The Anglo-Saxon period in Britain spans approximately six centuries from 410-1066AD. It was a time of war and the breaking up of Roman Britannia into several kingdoms of religious conversion.

It is during this period that John Broughton thrusts readers into his strikingly original second and last installment of the Wyrd of the Wolf series, “In The Name Of The Mother: A Chronicle of 8th Century Wessex (Wyrd Of The Wolf Book 2)”. The year is 689AD and a young widow, Cynethryth, is returning home to Rome after her husband, Caedwalha, leader of the West Saexe, dies. Pregnant with the heir to the throne, Cynethryth meets her father, Aelfhere, King of the South Saexe, who welcomes her home even after having gone against her father’s wishes, allying against him and her people.

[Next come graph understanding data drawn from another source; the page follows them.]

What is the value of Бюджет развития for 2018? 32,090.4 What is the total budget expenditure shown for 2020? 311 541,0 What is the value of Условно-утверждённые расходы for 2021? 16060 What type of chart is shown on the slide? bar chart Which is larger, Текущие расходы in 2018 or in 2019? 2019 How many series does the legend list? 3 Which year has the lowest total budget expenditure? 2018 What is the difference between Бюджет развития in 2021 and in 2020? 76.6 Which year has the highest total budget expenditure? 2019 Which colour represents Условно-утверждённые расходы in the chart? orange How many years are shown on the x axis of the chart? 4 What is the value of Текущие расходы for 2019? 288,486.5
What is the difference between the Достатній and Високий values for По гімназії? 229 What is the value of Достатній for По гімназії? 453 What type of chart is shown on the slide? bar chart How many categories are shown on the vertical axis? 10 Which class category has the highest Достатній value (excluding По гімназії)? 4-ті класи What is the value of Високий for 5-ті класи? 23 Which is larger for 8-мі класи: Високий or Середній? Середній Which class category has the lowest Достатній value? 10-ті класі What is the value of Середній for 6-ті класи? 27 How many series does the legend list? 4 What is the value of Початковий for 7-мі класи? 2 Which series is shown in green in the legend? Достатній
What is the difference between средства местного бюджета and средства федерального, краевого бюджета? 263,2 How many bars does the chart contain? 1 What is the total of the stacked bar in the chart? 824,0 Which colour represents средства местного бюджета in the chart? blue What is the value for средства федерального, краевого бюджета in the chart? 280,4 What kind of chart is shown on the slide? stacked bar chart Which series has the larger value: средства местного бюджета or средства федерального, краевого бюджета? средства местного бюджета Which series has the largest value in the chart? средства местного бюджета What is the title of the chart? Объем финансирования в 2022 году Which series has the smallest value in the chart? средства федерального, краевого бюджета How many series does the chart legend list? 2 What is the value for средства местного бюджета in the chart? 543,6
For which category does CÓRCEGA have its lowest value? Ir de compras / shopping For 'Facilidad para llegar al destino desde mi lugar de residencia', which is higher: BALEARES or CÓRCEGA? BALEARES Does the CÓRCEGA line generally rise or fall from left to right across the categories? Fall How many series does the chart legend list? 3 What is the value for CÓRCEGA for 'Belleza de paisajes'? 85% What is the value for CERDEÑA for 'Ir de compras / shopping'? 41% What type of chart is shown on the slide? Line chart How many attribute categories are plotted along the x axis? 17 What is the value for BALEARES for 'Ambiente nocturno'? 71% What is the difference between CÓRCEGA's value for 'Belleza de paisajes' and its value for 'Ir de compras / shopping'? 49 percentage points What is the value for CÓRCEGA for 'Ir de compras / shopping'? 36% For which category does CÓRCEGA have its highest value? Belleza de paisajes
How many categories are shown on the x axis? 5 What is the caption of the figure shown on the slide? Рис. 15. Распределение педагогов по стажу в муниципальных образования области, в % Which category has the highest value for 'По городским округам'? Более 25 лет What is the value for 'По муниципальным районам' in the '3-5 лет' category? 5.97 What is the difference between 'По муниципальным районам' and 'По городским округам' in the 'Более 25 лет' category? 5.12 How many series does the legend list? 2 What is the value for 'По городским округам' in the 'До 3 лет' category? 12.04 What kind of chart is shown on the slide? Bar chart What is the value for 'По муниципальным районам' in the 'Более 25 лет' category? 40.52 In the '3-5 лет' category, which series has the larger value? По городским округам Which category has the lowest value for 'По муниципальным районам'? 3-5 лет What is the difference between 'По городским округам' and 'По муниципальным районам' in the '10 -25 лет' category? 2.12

However, there are other pressing matters at hand. In a time of unrest and political turbulence, many lay claims to the throne. Cynethryth’s son, Aethelheard has a better claim to kingship than King Ine, the king of Wessex and a ruler who is becoming ever more the tyrant and thirsts for greater power. Her mother knows she has to protect her son, who is at risk of being killed, as his parentage alone places him in danger. Cynethryth is confronted with a difficult choice to make and visits King Cuthred in Dorset, who agrees to raise him as his son without anyone’s knowledge. This alone sets Aethelheard on an insidious path as he grows up around defiant princes, all with an insatiable desire to overthrow the King of Wessex. Thus follows a tale of intrigue, ambition, a mother’s love, and power.

In a period that may seem strange and incomprehensible, John Broughton weaves a magisterial treatise that illuminates a masterful introduction to the origins of kingship, power structures, and government in Anglo-Saxon society. He renders the inner life of the medieval era with an accuracy and contiguity rare in historical fiction. With stellar, pitch-perfect prose and well-fleshed-out characters, the novel ping-pongs rapidly to deliver the right amounts of action and dialogue in equal measure.

“In The Name Of The Mother: A Chronicle of 8th Century Wessex” is an evocative, sharply drawn five-star story of centuries of profound political change, told with adroitness, command, and shrewd historical judgment. The author employs aptly crafted language to paint enthralling imagistic scenes, resulting in an ode rich with history, suspense, beauty, and lyricism. As the text pulls back the veil on legendary characters bringing them to life through a work of fiction, Broughton, a literary minstrel in his own right, awakens a Middle Age period that is rigorously researched culminating into a rich embroidery that connects the dots between the familiar and unfamiliar.